Tout l'intérêt d'un block-buster est d'en faire à la fois un film divertissant, mais aussi intelligent, ne pas tomber dans la simple gerbe d'explosions digne des plus grands Michael Bay, ni dans l'intellectuel du Terrence Malick incompris. Oblivion n'est pas aussi bas que Transformers, mais il tient plus de l'explosion que de la réflexion, chose que l'on pouvait déjà reprocher à Tron : L'héritage : une petite tape visuelle, mais rien pour soutenir le tout. Le résultat donne un film assez creux, où l'on attend désespérément l'élément déclencheur qui va enfin sortir Jack Harper de son petit jeu de cache-cache avec les monstres. Pour camoufler cette attente, Joseph Kosinski a la brillante idée de masquer le tout d'une bonne série de plans ahurissants, musique explosante et effets spéciaux à l'appui. Autant dire qu'un simple décollage matinal devient très vite un concert de Beyoncé au Super Bawl.

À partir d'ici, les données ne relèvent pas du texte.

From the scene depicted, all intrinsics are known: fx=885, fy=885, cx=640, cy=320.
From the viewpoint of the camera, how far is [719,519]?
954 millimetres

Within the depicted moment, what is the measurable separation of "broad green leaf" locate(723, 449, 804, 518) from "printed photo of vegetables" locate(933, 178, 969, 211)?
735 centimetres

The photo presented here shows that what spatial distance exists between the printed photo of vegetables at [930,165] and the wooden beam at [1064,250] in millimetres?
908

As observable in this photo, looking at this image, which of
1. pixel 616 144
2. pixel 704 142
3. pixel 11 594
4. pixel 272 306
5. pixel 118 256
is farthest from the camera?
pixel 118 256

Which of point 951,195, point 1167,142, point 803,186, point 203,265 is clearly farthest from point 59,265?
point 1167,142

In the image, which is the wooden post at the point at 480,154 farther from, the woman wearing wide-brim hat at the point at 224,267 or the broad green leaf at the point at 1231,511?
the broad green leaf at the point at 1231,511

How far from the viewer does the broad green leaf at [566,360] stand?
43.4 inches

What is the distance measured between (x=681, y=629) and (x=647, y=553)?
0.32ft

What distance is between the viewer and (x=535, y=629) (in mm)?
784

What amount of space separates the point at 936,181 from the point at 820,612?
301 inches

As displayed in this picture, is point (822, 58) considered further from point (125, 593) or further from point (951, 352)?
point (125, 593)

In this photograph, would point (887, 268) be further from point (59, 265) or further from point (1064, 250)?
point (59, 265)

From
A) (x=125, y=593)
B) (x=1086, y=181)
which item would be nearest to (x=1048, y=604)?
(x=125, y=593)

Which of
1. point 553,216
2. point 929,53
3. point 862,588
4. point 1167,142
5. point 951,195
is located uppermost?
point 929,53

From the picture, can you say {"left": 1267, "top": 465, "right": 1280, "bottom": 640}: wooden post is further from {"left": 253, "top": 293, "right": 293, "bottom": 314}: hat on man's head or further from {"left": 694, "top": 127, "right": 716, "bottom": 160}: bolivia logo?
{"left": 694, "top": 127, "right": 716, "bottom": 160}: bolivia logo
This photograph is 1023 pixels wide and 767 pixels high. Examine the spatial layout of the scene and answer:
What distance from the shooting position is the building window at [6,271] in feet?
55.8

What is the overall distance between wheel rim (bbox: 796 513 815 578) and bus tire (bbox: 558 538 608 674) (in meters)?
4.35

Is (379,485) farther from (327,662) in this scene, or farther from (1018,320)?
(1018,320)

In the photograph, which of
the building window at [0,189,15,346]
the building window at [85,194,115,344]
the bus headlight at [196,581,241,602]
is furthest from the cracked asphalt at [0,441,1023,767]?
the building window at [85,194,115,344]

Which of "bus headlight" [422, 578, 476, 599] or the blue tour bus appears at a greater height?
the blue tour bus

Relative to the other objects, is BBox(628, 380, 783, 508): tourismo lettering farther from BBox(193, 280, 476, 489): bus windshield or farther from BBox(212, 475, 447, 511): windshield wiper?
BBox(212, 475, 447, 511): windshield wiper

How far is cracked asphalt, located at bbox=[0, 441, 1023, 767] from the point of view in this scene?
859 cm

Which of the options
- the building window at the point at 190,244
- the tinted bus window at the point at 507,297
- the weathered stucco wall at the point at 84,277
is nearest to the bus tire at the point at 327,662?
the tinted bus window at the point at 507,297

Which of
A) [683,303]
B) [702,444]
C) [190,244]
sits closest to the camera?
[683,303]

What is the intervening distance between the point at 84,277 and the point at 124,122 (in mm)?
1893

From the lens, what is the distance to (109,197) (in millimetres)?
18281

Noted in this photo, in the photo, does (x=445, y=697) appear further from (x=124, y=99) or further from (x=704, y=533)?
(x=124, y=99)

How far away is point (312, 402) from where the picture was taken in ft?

La science-fiction a toujours était liée aux progrès techniques. Son big-bang est lancé par le premier Tron, le premier à utiliser des effets numériques. Il est tout simplement dommage qu'Oblivion ne repose que sur ceux-ci. Car le fait est que Kosinski n'est pas un conteur. Oblivion n'est là ni pour émouvoir, ni pour provoquer aucun autre sentiment que celui du spectaculaire, et certaines images du film sont plutôt impressionnantes, comme l'intérieur minimaliste du Tate. Le point fort d'Oblivion est sa technologie, en parvenant à faire un mélange assez réussi entre science-fiction propre, et même Steve Jobsienne (le monde de Jack Harper), et science-fiction sale proche de l'univers de Matrix (l'univers des insurgés). Cette esthétique, bien que déjà vue et pouvant certainement être mieux faite (on sent venir un certain Élysium de Neill Blomkamp), tout ces artefacts donne sa vision propre au film, la petite touche qu'Oblivion apportera au genre.

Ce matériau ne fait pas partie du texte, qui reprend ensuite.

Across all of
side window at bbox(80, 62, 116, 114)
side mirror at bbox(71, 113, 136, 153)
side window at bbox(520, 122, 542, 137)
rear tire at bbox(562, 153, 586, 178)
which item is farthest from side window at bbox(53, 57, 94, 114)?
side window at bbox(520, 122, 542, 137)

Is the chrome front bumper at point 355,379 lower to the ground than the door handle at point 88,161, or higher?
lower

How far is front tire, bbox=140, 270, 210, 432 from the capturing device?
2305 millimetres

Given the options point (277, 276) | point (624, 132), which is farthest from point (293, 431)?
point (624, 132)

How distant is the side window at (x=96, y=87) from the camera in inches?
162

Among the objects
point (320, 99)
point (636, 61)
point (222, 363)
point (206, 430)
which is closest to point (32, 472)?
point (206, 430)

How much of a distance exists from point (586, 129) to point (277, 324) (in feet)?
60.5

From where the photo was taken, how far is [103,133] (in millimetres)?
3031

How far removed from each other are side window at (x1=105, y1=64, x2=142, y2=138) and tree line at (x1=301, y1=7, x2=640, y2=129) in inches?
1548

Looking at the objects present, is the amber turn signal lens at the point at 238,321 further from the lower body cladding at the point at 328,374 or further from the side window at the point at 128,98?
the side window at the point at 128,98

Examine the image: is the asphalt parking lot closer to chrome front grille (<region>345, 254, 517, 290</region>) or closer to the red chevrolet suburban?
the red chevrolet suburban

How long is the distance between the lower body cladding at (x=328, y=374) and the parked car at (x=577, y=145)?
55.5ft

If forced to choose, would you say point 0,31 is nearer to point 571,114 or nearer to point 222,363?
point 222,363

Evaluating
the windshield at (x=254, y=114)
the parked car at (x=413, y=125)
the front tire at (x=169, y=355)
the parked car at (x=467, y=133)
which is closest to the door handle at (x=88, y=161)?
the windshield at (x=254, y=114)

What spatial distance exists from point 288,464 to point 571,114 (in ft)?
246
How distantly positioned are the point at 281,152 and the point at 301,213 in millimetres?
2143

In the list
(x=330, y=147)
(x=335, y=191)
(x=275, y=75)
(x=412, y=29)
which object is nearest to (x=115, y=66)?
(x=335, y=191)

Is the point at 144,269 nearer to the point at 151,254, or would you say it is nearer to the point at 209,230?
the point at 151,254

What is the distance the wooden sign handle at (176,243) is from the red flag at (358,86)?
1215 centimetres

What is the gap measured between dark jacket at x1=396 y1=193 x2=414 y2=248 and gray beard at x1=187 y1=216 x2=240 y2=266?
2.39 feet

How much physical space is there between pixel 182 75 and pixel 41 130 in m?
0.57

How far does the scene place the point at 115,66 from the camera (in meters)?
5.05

La science-fiction fait aujourd'hui fureur, et tout le monde veux s'y risquer. Joseph Kosinski, malgré un scénario plus construit et intéressant que Tron : L'héritage (fini les logiciels qui vont s'éclater dans un bar à logiciels), reste un simple créateur d'effets spéciaux. Si ces décors à lui sont bien incrustés, et ses vaisseaux d'un grand réalisme, on se demande parfois où il veux en venir, aboutissant sur la fameuse réflexion "Tout ça pour ça ?!". Oblivion recèle pourtant plusieurs surprises, peut-être trop pour les non-initiés du genre, qui parviendront soit à maintenir le public en haleine jusqu'à la fin, soit le fera dormir dès l'introduction d'une lourdeur assez impressionnante. Sortant de justesse du simple fan-service à 2001 : L'Odyssée de l'espace, la plupart des références aux films du genre restent assez bien exploités, de Mad Max à Wall-E, un univers tellement riche qu'il l'est parfois trop. Oblivion est une lettre d'amour à la science-fiction qui, sans être novateur, vaut ce qu'il vaut : un bon film à grand spectacle.